Deputy Director, City of Fort Lauderdale Department of Sustainable Development

Jeremy Earle, AICP, ASLA, FRA-RA is currently a Deputy Director in the Department of Sustainable Development for the City of Fort Lauderdale, Florida.  In addition to being an award winning landscape architect and urban planner, he has also won numerous awards and accolades for the creation of programs relating to sustainability, redevelopment and economic development. Mr. Earle is considered by many to be an expert in the fields of redevelopment and revitalization of distressed urban communities.  He has considerable experience working in both the public and private sectors, as a consultant with a large engineering and design firm, an Asset Manager for a large national homebuilder, and in government in his former role as the Executive Director for the Dania Beach Community Redevelopment Agency which is located in Broward County, Florida.  Through his leadership the City of Dania Beach is going through a tremendous renaissance, with major real estate development projects that are either coming out of the ground or will be doing so over the next 2-3 years. The public and private partnerships which he spearheaded will generate almost a billion dollars’ worth of private sector investment over the next 3 years and will create thousands of new jobs. 

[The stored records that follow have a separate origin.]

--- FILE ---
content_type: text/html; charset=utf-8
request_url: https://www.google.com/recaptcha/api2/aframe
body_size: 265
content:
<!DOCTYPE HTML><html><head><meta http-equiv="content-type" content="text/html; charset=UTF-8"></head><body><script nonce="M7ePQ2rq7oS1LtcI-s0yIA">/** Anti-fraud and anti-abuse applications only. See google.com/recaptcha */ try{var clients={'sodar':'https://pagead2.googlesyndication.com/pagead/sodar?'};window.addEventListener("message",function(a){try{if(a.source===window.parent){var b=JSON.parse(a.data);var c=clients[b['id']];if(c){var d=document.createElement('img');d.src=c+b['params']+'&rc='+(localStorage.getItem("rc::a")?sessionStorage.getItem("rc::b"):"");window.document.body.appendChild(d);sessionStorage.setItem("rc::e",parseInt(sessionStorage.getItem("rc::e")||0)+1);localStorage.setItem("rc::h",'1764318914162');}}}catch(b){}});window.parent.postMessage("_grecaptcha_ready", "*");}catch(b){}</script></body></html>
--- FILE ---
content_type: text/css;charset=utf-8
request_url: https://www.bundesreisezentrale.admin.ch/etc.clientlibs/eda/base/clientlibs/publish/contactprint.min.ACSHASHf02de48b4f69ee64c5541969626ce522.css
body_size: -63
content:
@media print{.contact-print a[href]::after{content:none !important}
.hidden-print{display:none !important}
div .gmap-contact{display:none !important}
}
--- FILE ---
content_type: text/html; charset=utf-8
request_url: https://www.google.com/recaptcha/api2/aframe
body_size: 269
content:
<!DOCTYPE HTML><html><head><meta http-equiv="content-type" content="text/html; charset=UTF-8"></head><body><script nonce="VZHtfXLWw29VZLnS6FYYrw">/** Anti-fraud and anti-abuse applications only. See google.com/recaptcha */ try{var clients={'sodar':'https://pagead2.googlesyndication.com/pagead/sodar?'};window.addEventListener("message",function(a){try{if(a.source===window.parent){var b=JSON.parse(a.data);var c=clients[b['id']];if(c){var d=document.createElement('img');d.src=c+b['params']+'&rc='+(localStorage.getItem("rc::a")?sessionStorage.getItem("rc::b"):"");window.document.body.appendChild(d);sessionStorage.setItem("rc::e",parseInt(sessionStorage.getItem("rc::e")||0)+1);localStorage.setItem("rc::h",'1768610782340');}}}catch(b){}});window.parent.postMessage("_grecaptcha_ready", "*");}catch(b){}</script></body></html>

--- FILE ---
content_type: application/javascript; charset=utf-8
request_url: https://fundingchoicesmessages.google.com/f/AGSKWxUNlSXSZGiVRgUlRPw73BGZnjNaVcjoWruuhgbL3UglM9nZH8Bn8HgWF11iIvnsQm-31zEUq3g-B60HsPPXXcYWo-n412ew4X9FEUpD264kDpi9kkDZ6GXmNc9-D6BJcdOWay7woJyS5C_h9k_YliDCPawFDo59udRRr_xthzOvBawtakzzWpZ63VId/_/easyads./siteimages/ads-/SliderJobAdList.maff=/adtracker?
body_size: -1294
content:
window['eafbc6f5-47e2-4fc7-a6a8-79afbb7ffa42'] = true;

Mr. Earle, an innovator, is at the forefront of providing local access to healthy foods and promoting economic development in distressed urban communities in Broward County through the creation of one of the nation’s first multijurisdictional governmental collaborations called PATCH ™ which stands for People’s Access to Community Horticulture. This joint effort between local government, the private sector and other non-governmental partners, seeks to utilize government or non-profit owned real estate in order to create a large sustainable market garden network in Broward County, which provides locally grown, non-GMO vegetables to local restaurants, create jobs, provide educational opportunities, and addresses community health issues.